Chicken Spaghetti Lo Mein Recipe
Equipment
- Large pot (for boiling spaghetti)
- Wok or large skillet
- Mixing bowls
- Whisk
- Tongs or spatula
Ingredients
- 4 ounces dried shiitake mushrooms about 3 cups
- 4 cups hot water 170°F
- 7 ounces uncooked spaghetti
- 1 tablespoon plus 1 teaspoon toasted sesame oil
- 5 tablespoons plus 1 teaspoon soy sauce divided
- 6 tablespoons plus 1 teaspoon vegetable oil divided
- 1/2 teaspoon black pepper plus more to taste
- 2 7-ounce boneless, skinless chicken breasts, sliced diagonally into 1/8-inch-thick strips
- 2 tablespoons Shaoxing wine
- 1/2 teaspoon cornstarch
- 4 large eggs
- ¼ teaspoon kosher salt
- 2 cups 2- x 1/4-inch celery strips
Instructions
- Soak the shiitake mushrooms in hot water for 10 minutes, then slice them thinly.

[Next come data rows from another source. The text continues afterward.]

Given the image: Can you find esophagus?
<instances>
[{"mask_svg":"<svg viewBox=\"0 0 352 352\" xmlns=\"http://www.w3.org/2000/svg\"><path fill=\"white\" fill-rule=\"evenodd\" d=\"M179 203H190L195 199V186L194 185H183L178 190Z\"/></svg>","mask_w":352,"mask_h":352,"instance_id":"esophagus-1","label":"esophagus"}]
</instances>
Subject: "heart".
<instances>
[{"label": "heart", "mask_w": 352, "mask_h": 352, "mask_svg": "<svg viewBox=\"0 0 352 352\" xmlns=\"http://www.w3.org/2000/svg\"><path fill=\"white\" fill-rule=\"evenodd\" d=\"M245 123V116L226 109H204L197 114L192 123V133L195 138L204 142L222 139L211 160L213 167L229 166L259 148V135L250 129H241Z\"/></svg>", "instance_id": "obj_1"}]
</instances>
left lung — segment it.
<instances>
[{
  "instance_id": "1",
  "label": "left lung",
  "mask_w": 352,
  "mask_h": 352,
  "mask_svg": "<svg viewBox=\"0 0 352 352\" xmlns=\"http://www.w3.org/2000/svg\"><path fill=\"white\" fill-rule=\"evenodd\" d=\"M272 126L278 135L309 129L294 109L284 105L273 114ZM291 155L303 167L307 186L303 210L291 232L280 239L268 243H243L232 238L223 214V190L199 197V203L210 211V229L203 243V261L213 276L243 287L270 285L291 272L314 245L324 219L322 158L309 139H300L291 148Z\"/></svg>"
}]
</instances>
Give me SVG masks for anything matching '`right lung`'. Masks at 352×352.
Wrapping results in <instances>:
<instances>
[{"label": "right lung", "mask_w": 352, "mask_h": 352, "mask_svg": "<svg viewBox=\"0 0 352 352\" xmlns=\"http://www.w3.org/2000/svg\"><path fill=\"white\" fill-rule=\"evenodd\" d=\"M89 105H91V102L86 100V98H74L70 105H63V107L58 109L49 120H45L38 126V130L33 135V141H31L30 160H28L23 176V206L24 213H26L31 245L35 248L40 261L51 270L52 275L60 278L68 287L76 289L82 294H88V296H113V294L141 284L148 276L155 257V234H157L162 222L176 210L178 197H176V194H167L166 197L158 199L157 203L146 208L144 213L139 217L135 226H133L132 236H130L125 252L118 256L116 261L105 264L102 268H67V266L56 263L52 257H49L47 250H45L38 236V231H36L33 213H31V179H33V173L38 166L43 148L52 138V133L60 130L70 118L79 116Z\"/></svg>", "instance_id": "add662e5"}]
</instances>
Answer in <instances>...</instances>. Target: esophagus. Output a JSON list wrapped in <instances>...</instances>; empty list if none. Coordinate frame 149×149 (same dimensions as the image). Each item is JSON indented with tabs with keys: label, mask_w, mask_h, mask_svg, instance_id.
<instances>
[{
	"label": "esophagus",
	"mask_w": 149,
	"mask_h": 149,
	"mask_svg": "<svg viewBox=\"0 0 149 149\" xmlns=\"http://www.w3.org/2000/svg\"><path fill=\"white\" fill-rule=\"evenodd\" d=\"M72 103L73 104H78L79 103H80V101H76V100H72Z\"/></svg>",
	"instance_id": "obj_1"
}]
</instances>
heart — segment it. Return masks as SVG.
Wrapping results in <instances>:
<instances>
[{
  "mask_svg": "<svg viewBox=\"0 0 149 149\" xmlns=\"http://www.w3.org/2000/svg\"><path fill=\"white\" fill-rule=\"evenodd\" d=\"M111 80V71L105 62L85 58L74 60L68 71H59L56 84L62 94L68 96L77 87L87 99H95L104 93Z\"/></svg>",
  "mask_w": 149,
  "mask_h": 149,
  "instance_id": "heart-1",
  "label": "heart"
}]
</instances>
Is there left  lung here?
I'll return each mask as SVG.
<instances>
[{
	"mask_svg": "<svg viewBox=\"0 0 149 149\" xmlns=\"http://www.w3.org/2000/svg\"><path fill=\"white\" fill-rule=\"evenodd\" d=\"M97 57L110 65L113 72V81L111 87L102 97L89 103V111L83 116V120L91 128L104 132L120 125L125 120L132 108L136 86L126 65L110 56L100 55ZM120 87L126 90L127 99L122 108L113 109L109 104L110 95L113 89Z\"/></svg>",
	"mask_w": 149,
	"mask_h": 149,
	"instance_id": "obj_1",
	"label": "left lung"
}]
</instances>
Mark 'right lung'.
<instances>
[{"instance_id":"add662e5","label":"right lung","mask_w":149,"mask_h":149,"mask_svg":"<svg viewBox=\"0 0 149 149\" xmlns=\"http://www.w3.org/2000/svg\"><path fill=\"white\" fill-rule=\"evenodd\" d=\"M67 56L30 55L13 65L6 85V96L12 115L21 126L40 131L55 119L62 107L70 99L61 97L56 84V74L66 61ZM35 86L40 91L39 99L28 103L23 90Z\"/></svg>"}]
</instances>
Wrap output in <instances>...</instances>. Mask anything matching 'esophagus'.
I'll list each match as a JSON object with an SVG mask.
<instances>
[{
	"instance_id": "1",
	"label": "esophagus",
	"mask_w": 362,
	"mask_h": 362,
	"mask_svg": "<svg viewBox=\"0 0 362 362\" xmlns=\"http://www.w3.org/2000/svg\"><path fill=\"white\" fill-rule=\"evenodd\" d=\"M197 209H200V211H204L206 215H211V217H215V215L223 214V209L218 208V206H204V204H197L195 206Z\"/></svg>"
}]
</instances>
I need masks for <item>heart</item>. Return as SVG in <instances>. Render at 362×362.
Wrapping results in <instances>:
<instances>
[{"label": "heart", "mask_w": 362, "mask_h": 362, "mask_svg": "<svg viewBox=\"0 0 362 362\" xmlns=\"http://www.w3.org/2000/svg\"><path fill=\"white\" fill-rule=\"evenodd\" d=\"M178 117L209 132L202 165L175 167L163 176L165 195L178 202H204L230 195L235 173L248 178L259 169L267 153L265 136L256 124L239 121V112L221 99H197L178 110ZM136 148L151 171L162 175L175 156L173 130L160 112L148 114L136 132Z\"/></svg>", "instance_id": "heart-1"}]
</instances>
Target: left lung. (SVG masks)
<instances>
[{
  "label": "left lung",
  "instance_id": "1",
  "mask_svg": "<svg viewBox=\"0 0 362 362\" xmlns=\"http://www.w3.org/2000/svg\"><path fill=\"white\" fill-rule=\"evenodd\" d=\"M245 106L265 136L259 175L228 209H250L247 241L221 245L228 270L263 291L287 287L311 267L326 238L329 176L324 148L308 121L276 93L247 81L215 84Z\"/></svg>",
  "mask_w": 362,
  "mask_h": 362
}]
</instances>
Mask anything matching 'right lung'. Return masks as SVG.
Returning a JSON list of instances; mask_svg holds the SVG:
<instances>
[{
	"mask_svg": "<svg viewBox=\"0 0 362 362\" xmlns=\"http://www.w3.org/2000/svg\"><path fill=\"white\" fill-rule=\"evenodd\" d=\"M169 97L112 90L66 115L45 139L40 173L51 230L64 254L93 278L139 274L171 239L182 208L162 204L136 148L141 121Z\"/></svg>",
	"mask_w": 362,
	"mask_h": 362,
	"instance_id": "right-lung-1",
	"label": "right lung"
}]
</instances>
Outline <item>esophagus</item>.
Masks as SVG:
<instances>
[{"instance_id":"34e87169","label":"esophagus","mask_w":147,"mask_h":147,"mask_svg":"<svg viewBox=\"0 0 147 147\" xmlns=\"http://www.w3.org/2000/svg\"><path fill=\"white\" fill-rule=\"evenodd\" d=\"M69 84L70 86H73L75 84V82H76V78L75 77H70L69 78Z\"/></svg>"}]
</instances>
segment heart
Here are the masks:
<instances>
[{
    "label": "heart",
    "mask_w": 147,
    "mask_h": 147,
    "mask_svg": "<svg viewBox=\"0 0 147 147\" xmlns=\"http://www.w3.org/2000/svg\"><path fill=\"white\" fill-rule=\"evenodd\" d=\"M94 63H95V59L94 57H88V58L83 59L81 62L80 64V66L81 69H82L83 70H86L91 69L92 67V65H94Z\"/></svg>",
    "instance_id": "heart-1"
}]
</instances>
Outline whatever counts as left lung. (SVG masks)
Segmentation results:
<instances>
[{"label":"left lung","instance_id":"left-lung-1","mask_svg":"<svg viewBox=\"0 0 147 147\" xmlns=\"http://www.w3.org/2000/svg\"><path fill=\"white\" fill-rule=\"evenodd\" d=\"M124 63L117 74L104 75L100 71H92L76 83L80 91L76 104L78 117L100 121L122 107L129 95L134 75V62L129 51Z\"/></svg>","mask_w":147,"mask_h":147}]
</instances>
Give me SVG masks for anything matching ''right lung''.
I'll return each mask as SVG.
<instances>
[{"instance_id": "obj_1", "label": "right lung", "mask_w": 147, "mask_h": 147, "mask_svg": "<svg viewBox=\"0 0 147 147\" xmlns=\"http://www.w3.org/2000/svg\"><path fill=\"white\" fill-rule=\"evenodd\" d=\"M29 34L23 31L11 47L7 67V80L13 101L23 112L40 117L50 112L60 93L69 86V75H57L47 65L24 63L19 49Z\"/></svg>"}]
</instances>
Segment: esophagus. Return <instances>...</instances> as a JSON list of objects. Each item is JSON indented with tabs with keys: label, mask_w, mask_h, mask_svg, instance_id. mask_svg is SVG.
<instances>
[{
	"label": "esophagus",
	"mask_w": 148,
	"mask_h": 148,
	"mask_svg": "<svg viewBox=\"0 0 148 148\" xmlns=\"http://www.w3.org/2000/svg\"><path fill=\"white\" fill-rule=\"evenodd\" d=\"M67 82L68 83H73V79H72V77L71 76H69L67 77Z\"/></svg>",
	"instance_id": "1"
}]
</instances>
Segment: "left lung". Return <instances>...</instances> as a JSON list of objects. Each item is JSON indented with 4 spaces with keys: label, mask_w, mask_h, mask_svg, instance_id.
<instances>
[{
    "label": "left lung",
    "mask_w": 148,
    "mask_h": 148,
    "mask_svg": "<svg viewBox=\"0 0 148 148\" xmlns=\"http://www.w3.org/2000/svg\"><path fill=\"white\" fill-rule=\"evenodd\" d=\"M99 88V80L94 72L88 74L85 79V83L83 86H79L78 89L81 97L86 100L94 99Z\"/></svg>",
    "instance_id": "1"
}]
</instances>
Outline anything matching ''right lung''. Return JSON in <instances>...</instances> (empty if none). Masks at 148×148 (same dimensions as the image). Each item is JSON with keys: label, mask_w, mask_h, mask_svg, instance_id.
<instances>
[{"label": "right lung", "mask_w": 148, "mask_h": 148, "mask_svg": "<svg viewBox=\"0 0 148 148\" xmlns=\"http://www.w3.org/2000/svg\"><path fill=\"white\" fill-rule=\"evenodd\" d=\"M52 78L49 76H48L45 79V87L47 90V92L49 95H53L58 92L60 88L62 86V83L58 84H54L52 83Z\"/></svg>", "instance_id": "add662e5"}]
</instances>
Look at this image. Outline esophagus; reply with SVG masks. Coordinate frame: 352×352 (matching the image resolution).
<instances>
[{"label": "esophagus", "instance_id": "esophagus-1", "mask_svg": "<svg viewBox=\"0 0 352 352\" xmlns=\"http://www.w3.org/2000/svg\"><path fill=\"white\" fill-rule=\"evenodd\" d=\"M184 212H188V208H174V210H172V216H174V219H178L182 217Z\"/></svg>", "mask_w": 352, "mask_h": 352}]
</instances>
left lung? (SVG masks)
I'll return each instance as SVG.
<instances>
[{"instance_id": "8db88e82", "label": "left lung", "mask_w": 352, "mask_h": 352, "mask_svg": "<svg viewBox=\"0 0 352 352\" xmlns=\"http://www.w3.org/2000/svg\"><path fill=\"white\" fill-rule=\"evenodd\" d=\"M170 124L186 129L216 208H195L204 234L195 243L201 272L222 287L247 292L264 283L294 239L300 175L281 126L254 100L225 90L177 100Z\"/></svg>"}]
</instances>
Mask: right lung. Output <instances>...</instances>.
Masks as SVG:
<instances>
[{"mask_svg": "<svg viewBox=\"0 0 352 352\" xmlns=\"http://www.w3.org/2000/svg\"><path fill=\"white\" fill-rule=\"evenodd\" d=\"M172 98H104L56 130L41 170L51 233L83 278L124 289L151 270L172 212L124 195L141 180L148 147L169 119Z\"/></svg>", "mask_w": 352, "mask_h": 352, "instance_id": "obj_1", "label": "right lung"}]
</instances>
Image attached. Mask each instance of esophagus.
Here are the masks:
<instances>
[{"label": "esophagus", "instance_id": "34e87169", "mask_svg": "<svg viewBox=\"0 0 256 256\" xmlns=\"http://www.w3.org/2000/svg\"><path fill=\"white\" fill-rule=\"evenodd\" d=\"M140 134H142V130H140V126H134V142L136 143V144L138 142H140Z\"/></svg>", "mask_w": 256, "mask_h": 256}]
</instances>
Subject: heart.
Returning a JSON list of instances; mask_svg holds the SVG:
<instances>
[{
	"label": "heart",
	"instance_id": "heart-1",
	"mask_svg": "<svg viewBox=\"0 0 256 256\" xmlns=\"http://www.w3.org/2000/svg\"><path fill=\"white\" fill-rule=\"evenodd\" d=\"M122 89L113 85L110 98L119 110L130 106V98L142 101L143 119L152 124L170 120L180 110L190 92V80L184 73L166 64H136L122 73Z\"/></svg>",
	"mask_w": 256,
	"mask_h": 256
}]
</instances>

- Cook spaghetti according to package instructions until al dente, then drain and toss with 1 teaspoon sesame oil.
- Marinate the chicken with Shaoxing wine, cornstarch, and 1 teaspoon soy sauce for 10 minutes.
- Scramble the eggs with a pinch of salt in a hot wok, then remove and set aside.
- Sauté the chicken in a wok with 2 tablespoons vegetable oil until cooked through, then remove.
- Stir-fry celery and mushrooms in the same wok with remaining oil, adding black pepper and soy sauce.
- Toss everything together – spaghetti, chicken, eggs, and vegetables – and mix well with remaining soy sauce and sesame oil.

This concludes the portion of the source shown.